• [Spatial relation data]
================

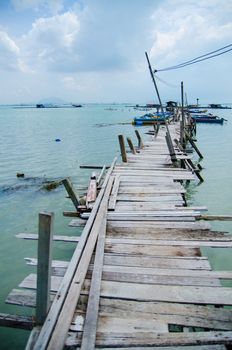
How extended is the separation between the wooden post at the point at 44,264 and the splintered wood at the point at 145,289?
0.74ft

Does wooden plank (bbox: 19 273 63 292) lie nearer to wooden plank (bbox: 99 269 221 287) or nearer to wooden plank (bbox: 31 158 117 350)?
wooden plank (bbox: 31 158 117 350)

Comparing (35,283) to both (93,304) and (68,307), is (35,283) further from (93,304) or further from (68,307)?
(93,304)

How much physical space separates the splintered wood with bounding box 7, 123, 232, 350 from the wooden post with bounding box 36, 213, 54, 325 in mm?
226

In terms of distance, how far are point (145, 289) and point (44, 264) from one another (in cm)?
150

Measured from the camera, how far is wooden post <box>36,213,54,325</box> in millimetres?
2781

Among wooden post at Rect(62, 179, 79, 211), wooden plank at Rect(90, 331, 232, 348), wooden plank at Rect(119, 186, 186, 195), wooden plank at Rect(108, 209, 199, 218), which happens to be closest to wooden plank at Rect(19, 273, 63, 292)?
wooden plank at Rect(90, 331, 232, 348)

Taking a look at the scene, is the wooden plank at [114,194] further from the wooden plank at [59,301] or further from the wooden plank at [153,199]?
the wooden plank at [59,301]

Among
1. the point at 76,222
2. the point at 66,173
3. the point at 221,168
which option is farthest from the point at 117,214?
the point at 221,168

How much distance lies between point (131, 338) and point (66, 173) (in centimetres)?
1557

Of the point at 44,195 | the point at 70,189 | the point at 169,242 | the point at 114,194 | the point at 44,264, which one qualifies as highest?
the point at 44,264

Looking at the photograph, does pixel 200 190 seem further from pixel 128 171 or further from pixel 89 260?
pixel 89 260

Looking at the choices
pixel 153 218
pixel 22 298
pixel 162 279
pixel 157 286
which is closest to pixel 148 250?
pixel 162 279

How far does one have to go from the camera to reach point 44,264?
2914 mm

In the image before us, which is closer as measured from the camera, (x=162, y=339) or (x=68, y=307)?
(x=162, y=339)
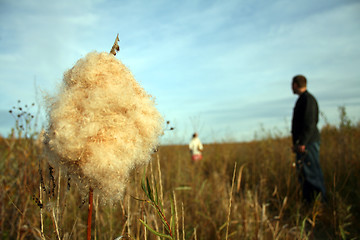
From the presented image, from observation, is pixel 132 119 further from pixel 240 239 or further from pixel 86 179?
pixel 240 239

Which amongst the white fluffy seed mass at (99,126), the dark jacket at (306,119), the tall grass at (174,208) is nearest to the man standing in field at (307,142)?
the dark jacket at (306,119)

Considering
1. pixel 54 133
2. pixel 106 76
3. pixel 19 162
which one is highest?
pixel 106 76

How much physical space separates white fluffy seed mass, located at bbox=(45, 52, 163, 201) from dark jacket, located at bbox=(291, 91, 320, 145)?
3.75m

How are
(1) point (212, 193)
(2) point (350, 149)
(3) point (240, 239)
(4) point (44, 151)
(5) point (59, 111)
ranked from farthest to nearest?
(2) point (350, 149)
(1) point (212, 193)
(3) point (240, 239)
(4) point (44, 151)
(5) point (59, 111)

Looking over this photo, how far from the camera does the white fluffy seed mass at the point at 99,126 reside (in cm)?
75

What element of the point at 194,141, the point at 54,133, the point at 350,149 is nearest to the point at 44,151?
the point at 54,133

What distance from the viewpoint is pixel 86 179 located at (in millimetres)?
825

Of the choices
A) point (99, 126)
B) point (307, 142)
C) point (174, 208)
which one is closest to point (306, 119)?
point (307, 142)

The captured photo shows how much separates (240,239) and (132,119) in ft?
7.14

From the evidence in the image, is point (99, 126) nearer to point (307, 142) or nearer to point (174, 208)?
point (174, 208)

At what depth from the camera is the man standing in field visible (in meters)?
3.89

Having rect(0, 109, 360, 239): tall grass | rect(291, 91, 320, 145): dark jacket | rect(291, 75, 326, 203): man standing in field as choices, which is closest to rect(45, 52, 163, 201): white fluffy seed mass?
rect(0, 109, 360, 239): tall grass

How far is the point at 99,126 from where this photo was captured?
0.77m

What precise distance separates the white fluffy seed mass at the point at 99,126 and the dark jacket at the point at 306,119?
3747 mm
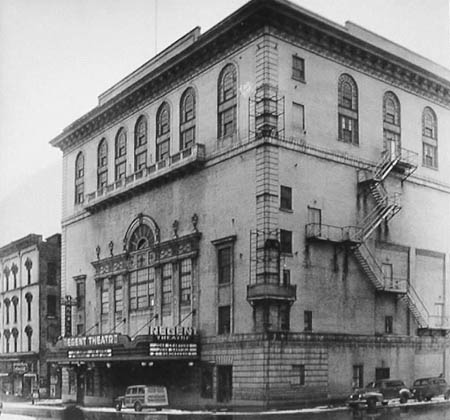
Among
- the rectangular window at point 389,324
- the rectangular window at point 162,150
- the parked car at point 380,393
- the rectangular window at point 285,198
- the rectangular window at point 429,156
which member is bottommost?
the parked car at point 380,393

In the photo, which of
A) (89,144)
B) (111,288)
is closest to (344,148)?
(111,288)

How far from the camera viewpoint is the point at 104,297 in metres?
45.6

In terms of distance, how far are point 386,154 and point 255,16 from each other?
989 cm

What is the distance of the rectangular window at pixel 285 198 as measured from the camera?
110ft

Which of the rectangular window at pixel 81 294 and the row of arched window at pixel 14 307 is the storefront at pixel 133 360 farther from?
the row of arched window at pixel 14 307

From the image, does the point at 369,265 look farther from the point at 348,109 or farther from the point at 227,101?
the point at 227,101

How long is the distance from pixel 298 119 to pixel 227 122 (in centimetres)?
367

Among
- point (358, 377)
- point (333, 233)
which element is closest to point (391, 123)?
point (333, 233)

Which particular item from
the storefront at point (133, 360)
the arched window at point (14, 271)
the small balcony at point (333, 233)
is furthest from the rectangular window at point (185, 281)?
the arched window at point (14, 271)

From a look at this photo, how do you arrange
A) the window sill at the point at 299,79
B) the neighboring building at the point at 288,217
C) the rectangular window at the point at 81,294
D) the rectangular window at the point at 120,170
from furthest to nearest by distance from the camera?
the rectangular window at the point at 81,294, the rectangular window at the point at 120,170, the window sill at the point at 299,79, the neighboring building at the point at 288,217

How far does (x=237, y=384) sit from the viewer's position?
32.9 m

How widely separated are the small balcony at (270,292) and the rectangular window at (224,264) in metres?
2.40

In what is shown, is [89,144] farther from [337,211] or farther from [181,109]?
[337,211]

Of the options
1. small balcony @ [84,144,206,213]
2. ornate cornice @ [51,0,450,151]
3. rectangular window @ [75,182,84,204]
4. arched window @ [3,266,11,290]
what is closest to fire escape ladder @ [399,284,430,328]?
ornate cornice @ [51,0,450,151]
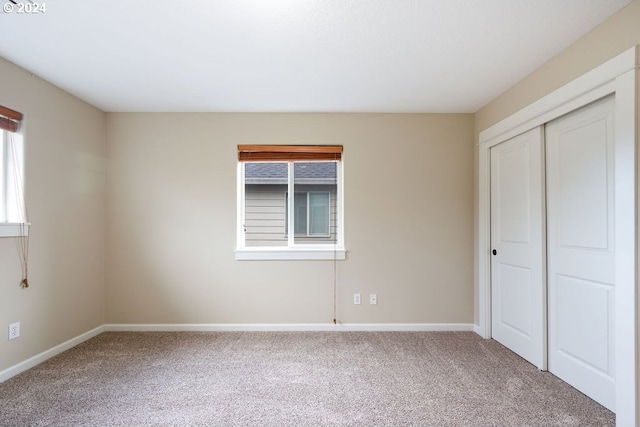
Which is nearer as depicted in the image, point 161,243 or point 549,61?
point 549,61

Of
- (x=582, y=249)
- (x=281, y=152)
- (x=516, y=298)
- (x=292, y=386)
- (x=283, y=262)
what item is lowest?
(x=292, y=386)

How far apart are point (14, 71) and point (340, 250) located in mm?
3232

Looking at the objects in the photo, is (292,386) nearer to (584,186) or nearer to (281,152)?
(281,152)

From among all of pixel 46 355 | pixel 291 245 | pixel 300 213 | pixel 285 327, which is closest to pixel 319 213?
pixel 300 213

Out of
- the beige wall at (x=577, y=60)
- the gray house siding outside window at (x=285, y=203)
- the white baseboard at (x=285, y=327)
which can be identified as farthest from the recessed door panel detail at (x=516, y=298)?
the gray house siding outside window at (x=285, y=203)

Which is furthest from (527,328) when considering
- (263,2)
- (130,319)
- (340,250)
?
(130,319)

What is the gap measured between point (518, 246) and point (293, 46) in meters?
2.56

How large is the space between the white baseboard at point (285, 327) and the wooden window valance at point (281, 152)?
1861 mm

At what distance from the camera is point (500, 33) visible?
216 centimetres

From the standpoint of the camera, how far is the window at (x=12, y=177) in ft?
8.52

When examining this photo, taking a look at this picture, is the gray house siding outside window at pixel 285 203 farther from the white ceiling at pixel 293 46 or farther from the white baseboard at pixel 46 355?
the white baseboard at pixel 46 355

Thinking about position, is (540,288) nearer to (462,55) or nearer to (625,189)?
(625,189)

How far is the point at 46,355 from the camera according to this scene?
287cm

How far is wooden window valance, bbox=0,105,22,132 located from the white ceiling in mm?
388
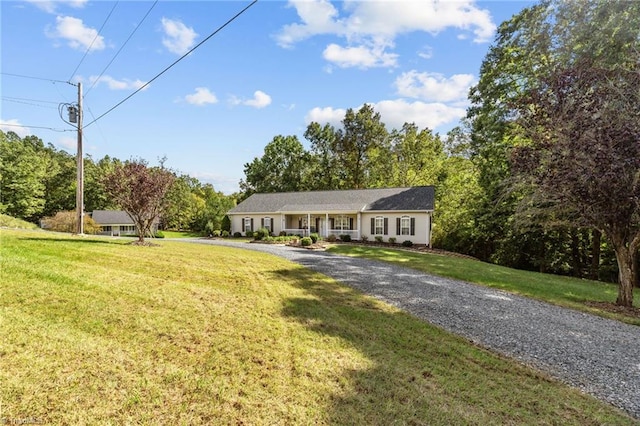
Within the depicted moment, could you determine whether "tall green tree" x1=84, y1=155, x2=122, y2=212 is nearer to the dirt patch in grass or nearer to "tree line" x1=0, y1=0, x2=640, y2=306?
"tree line" x1=0, y1=0, x2=640, y2=306

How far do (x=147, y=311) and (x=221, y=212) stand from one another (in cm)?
3240

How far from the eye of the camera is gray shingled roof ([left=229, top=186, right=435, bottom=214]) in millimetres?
25797

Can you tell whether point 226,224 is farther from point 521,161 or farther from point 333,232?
point 521,161

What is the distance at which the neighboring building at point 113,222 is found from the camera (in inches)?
1800

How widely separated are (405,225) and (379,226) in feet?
6.87

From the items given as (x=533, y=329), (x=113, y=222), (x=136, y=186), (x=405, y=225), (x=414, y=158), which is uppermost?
(x=414, y=158)

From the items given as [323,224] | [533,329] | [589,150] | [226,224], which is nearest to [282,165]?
[226,224]

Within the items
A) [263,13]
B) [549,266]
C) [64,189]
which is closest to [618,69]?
[263,13]

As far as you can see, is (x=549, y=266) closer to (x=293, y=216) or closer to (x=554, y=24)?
(x=554, y=24)

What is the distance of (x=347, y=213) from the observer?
27516 millimetres

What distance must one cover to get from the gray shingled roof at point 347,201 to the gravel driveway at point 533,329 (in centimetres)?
1470

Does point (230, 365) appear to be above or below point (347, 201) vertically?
below

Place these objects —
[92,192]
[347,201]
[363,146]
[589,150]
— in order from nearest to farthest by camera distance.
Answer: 1. [589,150]
2. [347,201]
3. [363,146]
4. [92,192]

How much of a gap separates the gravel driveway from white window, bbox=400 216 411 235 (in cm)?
1354
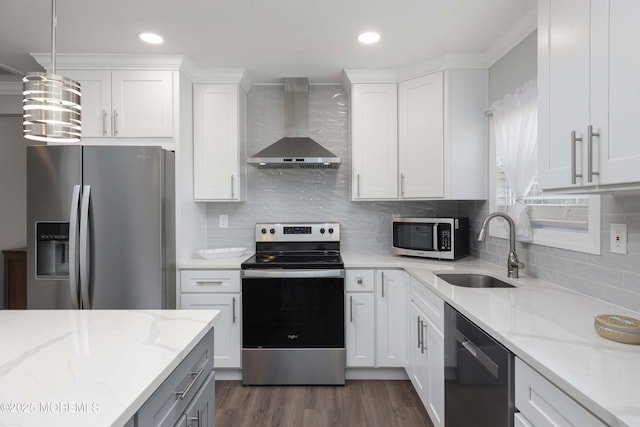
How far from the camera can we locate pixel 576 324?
1.32 meters

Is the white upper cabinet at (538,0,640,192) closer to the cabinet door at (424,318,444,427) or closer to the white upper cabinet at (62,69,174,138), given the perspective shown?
the cabinet door at (424,318,444,427)

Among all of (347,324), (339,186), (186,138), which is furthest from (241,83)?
(347,324)

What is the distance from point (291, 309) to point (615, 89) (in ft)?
7.18

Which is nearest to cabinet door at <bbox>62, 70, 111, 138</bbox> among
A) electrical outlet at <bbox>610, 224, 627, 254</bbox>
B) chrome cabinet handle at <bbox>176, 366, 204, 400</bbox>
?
chrome cabinet handle at <bbox>176, 366, 204, 400</bbox>

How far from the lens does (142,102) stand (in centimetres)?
270

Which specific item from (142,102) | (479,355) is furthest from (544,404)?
(142,102)

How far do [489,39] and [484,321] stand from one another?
198 centimetres

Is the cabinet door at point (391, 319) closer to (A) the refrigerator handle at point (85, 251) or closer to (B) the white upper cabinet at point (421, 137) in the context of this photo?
(B) the white upper cabinet at point (421, 137)

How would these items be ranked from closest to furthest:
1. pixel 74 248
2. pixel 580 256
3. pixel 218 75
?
1. pixel 580 256
2. pixel 74 248
3. pixel 218 75

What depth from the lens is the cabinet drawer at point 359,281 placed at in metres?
2.71

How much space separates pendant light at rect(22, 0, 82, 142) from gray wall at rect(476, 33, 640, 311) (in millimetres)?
2158

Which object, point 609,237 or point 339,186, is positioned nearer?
point 609,237

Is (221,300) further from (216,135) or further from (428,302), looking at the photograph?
(428,302)

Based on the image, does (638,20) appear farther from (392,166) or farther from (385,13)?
(392,166)
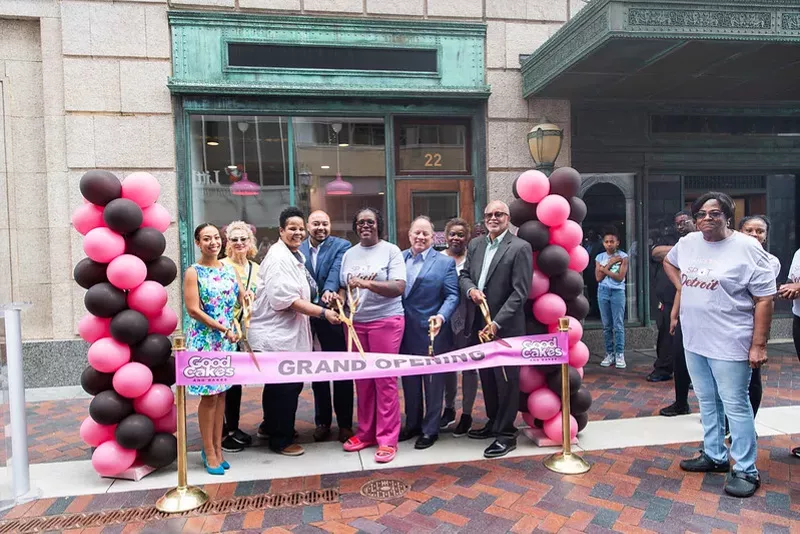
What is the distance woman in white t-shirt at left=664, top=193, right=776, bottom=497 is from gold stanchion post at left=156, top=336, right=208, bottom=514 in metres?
3.44

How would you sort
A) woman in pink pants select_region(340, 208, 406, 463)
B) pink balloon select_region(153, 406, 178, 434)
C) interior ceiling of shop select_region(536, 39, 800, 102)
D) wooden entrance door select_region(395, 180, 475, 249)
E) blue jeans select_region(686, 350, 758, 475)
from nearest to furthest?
blue jeans select_region(686, 350, 758, 475) → pink balloon select_region(153, 406, 178, 434) → woman in pink pants select_region(340, 208, 406, 463) → interior ceiling of shop select_region(536, 39, 800, 102) → wooden entrance door select_region(395, 180, 475, 249)

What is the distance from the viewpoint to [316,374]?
12.9ft

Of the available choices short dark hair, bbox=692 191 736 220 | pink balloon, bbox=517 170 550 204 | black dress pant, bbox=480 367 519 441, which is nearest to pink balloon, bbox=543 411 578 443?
black dress pant, bbox=480 367 519 441

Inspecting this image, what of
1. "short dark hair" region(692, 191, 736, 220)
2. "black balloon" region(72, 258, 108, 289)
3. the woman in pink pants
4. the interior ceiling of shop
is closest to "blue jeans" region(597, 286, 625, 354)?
the interior ceiling of shop

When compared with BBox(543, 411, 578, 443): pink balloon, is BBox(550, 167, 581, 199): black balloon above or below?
above

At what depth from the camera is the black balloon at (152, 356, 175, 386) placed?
4141mm

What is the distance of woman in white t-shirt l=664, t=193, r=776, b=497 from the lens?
348cm

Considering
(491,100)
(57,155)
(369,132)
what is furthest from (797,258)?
(57,155)

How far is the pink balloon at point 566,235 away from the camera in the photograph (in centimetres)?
439

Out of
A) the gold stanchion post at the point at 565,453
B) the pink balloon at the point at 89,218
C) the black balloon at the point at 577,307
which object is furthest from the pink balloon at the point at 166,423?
the black balloon at the point at 577,307

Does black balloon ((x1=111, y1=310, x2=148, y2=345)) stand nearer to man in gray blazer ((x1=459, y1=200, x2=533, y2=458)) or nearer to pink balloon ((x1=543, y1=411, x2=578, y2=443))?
man in gray blazer ((x1=459, y1=200, x2=533, y2=458))

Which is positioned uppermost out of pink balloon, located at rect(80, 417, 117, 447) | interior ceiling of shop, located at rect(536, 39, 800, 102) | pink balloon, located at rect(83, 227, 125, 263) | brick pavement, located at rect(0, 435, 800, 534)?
interior ceiling of shop, located at rect(536, 39, 800, 102)

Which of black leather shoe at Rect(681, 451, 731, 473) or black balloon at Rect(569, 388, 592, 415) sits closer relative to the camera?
black leather shoe at Rect(681, 451, 731, 473)

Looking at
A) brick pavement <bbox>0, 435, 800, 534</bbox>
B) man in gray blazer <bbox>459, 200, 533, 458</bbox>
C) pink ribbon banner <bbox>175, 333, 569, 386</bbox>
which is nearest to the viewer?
brick pavement <bbox>0, 435, 800, 534</bbox>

================

• [WORK TO COMPLETE] Rewrite the listing starting at the line that contains "Does black balloon" and ending at the end of the listing, swapping "uppermost" for "highest" and keeping everything else the same.

• [ANSWER TO THIS TASK]
Does black balloon ((x1=111, y1=310, x2=148, y2=345)) stand nearer to man in gray blazer ((x1=459, y1=200, x2=533, y2=458)) or nearer to pink balloon ((x1=543, y1=411, x2=578, y2=443))?
man in gray blazer ((x1=459, y1=200, x2=533, y2=458))

Which is positioned highest out of pink balloon, located at rect(80, 417, 117, 447) | interior ceiling of shop, located at rect(536, 39, 800, 102) | pink balloon, located at rect(83, 227, 125, 263) | brick pavement, located at rect(0, 435, 800, 534)?
interior ceiling of shop, located at rect(536, 39, 800, 102)

Which of black leather shoe at Rect(681, 451, 731, 473) or black balloon at Rect(569, 388, 592, 415) sits closer relative to the camera?
black leather shoe at Rect(681, 451, 731, 473)

Looking at
A) brick pavement <bbox>0, 435, 800, 534</bbox>
B) man in gray blazer <bbox>459, 200, 533, 458</bbox>
C) pink ribbon banner <bbox>175, 333, 569, 386</bbox>
which is nearest to the viewer?
brick pavement <bbox>0, 435, 800, 534</bbox>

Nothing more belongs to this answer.